Today’s global yields reveal no shortage of return-insensitive buyers of bonds. In his annual letter published on Saturday, Warren Buffett warned that, “Fixed-income investors worldwide – whether pension funds, insurance companies or retirees – face a bleak future.” QE is evolving to counter the prevailing trend in bond yields – the Fed is rejecting the collective analysis of bond buyers who are demanding higher returns for what they perceive as increased risk. The Fed’s QE isn’t helping these investors. Withdrawing the support will be hard. Watch out if they do.

Protecting portfolios against rising interest rates is hard for most investors. The ETFs that are designed to profit from falling bond prices are very inefficient and costly. Some shelter in bank debt, where their focus on short maturities linked to Libor insulates against rising bond yields. But the underlying issuers are non-investment grade, so this means swapping interest rate risk for credit risk. Interest rate futures are the best choice, but many are put off by the leverage. America’s bifurcated regulatory structure means financial advisors shorting eurodollar futures for clients would then come under CFTC oversight as well as FINRA.

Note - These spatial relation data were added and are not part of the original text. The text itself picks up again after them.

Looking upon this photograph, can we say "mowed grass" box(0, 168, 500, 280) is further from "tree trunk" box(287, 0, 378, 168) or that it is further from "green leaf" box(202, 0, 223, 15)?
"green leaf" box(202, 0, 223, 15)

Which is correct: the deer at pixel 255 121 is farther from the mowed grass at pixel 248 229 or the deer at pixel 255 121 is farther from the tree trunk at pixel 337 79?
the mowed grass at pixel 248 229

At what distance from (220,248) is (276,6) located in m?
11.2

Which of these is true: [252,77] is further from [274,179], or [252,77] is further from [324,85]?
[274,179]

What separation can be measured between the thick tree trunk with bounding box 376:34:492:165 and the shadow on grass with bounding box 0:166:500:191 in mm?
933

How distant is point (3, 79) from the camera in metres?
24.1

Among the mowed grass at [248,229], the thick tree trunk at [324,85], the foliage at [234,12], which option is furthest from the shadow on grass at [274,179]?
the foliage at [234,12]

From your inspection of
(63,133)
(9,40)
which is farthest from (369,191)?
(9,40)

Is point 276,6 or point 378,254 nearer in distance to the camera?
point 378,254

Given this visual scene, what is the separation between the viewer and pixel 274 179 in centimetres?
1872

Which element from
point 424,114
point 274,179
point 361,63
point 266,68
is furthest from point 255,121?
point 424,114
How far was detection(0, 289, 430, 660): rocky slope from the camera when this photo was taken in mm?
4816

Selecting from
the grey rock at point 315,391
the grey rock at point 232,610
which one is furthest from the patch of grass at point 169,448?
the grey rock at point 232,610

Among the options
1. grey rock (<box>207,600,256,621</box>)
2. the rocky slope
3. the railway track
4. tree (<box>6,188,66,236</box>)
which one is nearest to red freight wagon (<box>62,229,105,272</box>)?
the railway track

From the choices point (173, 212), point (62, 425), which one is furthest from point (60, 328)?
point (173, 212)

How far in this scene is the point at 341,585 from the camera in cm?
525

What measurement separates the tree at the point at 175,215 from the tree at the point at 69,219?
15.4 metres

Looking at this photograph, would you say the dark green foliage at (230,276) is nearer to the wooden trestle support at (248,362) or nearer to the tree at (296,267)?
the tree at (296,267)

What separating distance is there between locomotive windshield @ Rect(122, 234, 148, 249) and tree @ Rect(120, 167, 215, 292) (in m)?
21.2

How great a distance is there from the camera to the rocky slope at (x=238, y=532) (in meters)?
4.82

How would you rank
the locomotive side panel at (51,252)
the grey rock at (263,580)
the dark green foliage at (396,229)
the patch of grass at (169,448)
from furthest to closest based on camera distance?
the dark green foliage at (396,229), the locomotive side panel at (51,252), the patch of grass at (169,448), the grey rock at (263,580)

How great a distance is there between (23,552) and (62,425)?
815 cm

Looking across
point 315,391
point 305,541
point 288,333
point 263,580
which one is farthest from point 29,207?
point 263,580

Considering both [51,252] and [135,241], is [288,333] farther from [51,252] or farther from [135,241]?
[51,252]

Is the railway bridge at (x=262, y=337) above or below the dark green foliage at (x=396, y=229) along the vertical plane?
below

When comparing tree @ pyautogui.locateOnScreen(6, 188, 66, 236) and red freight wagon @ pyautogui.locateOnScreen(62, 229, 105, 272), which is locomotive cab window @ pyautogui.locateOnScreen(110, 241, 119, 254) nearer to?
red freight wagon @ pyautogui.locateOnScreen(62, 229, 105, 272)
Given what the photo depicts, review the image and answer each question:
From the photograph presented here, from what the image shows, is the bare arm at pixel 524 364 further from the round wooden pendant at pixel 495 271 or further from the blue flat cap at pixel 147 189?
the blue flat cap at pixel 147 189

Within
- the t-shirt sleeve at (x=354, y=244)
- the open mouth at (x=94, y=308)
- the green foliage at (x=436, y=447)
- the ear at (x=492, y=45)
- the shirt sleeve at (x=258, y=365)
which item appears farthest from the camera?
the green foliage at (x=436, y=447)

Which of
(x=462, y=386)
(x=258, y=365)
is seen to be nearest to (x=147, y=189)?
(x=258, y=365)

Since the market bottomed almost a year ago, the recovery trade has transitioned into the reflation trade, spurred on by the first vaccine announcement in early November.

Pipeline stocks have tracked the ten year treasury yield higher over the past year, a connection that makes sense since renewed economic activity is driving both higher. Midstream energy infrastructure offers a source of return as rates move higher. It also comes with an attractive yield, something long absent from the bond market.

We are invested in all the components of the American Energy Independence Index via the ETF that seeks to track its performance.